Indeed, “The majority of civil disputes today are resolved not by laypeople serving as jurors but through private and publicly funded settlement and arbitration proceedings.” And as we know, arbitration as a method of resolving important disputes is generally not chosen by harmed consumers or workers, but is rather forced on them by the very companies that hurt them. (Here’s our most recent post about that.)
What we also found interesting was how the authors connect this to a far broader trend, i.e. attacks on our democratic system of government. Take note anyone who cares about our nation’s recent precipitous slide towards anti-democratic laws and institutions. They write,
Still, in this time when the future of American democracy is in greater peril than we have ever experienced in our lifetimes, which coincides with our slow emergence from the ravages of a life-changing and deadly pandemic, we cannot forget that jury service provides a form of public participation and grassroots governance that the Founders considered as important in maintaining a democratic republic as voting itself.

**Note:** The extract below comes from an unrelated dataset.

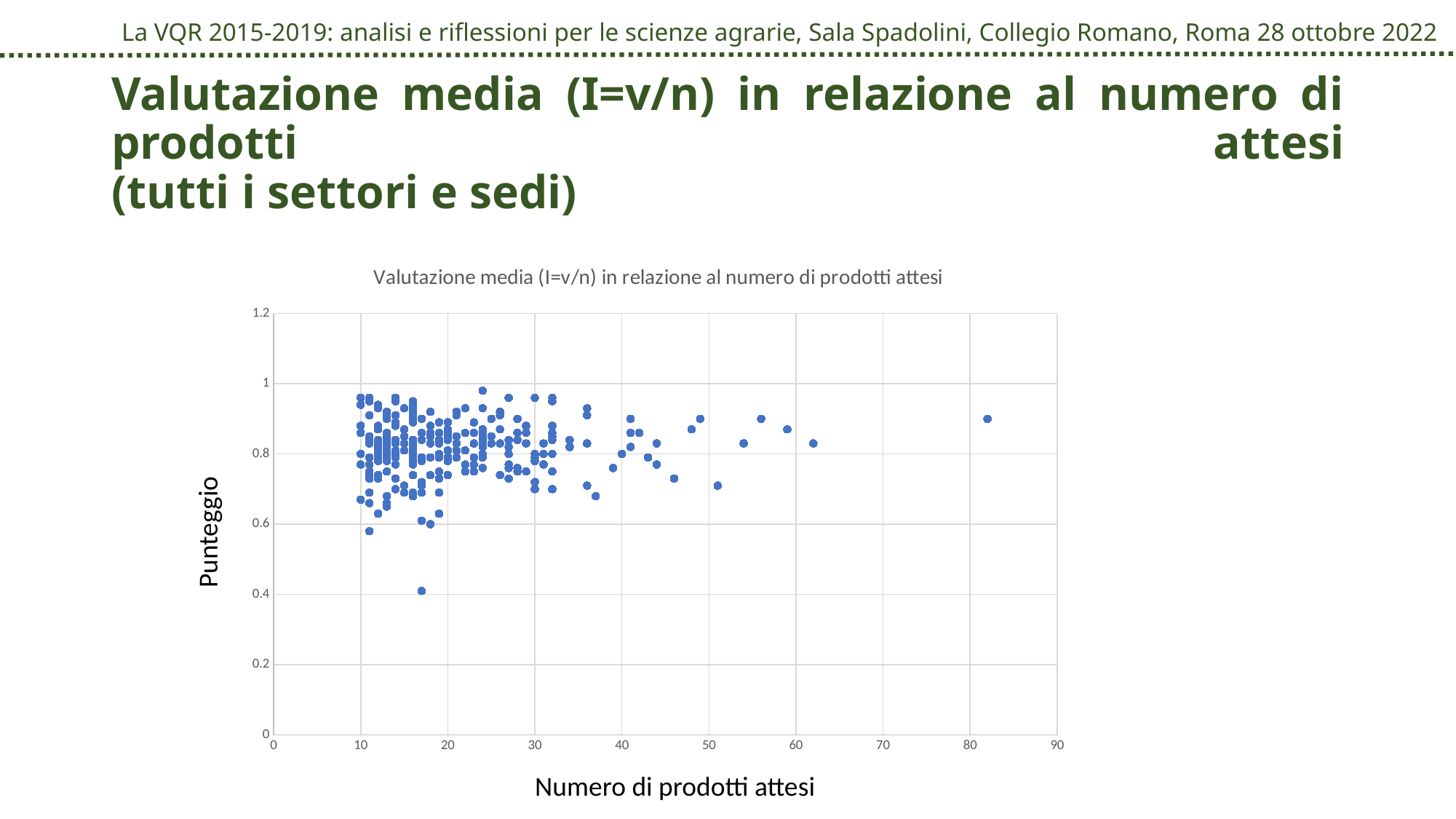
What kind of chart is shown on the slide? Scatter plot Is the Numero di prodotti attesi of the rightmost point greater or less than 80? greater Is the highest Punteggio on the chart greater or less than 1.2? less What is the title of the chart? Valutazione media (I=v/n) in relazione al numero di prodotti attesi Is the Punteggio of the lowest point on the chart greater or less than 0.6? less What is the label of the vertical axis of the chart? Punteggio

Also, take note anyone who is wary of centralized government and privileged classes, and believes in juries as the essence of local governing. No matter ones political perspective, it should seem dire that the “civil jury has fallen into disrepair and neglect, ceding authority reposed by the Constitution in the people to unrepresentative judges, legislative bodies with little regard for our system of justice, and private actors who have locked the courthouse doors.”
The article debunks many myths about civil juries and then proposes some reforms, “focused on removing barriers to jury access and enhancing fair and accurate jury fact-finding.” These reforms include:
- Eliminate legislation capping the jury’s damage-setting authority
- Expand the use of innovative procedural tracks, such as expedited jury trial projects
- Ensure that juries represent the communities from which they are drawn
- Require the use of twelve-person civil juries
- Adopt active jury reforms
Given the breadth of support for the civil jury system from all sides of the political spectrum, these should be no-brainers.